[Exercise brief]
Copy the passage below about teams and policy word for word, in full.

[Quoted passage]

== Segment start ==

Now, oddly enough, Man, when he works as a team, must have policy or he is not a team. He cannot work as a team without policy, so all he works as is a bunch of individuals. Even bad policy, you see, will at least make a team out of him. … Any policy is better than no policy because that is what makes the team. It’s simply the agreement. It’s the extant agreement, and if there isn’t an extant agreement, then you have individualized action.
The worst team you ever wanted to see is one composed of ‘all stars’ taken at random as the starring players, with spectacular individualities from each of the winning teams of a country. I don’t care what game you’re playing, if you want a really stinking team, get those boys, because they’re running according to the different policies of their different coaches, don’t you see? And they are already, by ‘all star’ players, preselected as doing something that was very noticeable, which means they didn’t even follow their own team policy. So now you group all these fellows together in a mess, and each one – each one is magnificent and a collective mess. And they probably could be licked by any little batch of high-school kids on the same game, who were welded together by policy. ‘When Bill does that, I do this. That’s it. That’s play sixty-four. What’s play sixty-four? Well, when Bill does that, I do this and then Joe does that.’ That’s just policy.

== Segment end ==

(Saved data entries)
== Segment start ==

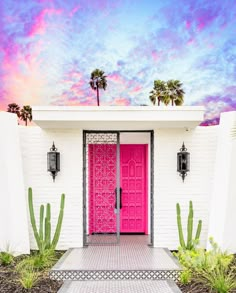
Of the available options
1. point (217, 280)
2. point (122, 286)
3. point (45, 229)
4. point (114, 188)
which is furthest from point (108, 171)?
point (217, 280)

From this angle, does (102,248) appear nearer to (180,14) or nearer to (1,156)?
(1,156)

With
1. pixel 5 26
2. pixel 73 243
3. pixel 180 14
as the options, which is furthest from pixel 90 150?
pixel 180 14

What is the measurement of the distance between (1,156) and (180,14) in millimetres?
13026

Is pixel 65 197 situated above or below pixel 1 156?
below

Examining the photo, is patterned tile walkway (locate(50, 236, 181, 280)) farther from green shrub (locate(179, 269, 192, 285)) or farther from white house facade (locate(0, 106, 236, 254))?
white house facade (locate(0, 106, 236, 254))

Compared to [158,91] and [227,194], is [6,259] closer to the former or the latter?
[227,194]

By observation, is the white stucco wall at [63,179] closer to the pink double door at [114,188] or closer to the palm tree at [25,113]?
the pink double door at [114,188]

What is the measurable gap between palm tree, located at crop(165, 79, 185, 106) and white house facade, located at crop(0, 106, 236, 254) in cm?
1910

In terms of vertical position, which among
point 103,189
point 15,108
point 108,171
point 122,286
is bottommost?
point 122,286

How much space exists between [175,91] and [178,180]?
20.6 metres

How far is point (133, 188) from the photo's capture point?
31.1ft

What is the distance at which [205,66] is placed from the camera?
1766 centimetres

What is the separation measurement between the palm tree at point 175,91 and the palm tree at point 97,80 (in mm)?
5250

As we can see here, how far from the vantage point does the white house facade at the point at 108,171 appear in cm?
721
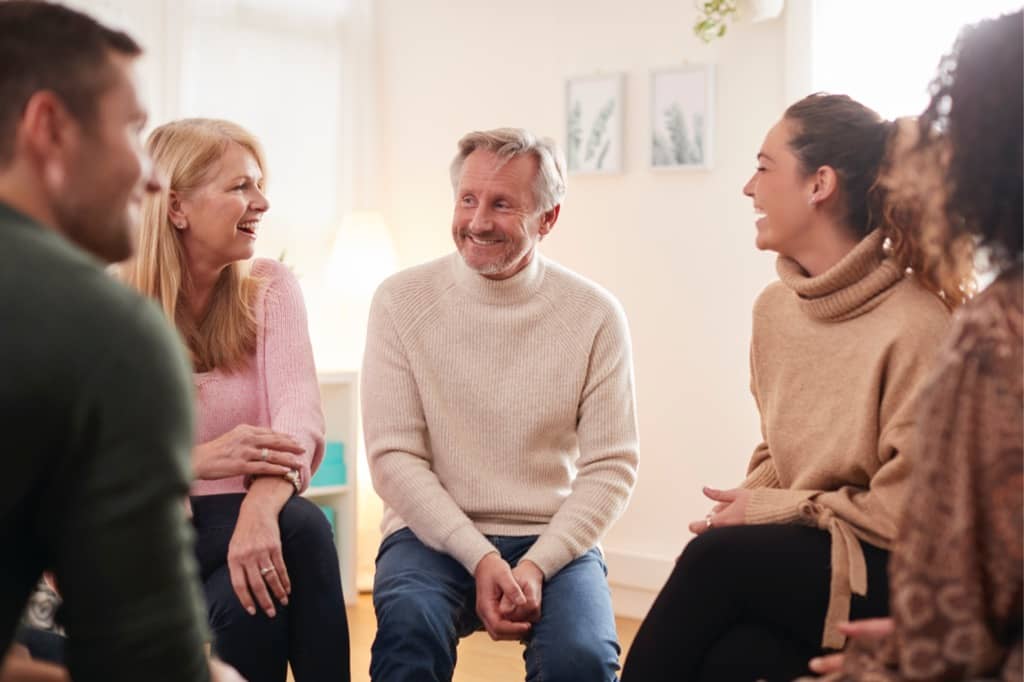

== Segment end ==

[Finished exercise]
Now, oddly enough, Man, when he works as a team, must have policy or he is not a team. He cannot work as a team without policy, so all he works as is a bunch of individuals. Even bad policy, you see, will at least make a team out of him. … Any policy is better than no policy because that is what makes the team. It’s simply the agreement. It’s the extant agreement, and if there isn’t an extant agreement, then you have individualized action.
The worst team you ever wanted to see is one composed of ‘all stars’ taken at random as the starring players, with spectacular individualities from each of the winning teams of a country. I don’t care what game you’re playing, if you want a really stinking team, get those boys, because they’re running according to the different policies of their different coaches, don’t you see? And they are already, by ‘all star’ players, preselected as doing something that was very noticeable, which means they didn’t even follow their own team policy. So now you group all these fellows together in a mess, and each one – each one is magnificent and a collective mess. And they probably could be licked by any little batch of high-school kids on the same game, who were welded together by policy. ‘When Bill does that, I do this. That’s it. That’s play sixty-four. What’s play sixty-four? Well, when Bill does that, I do this and then Joe does that.’ That’s just policy.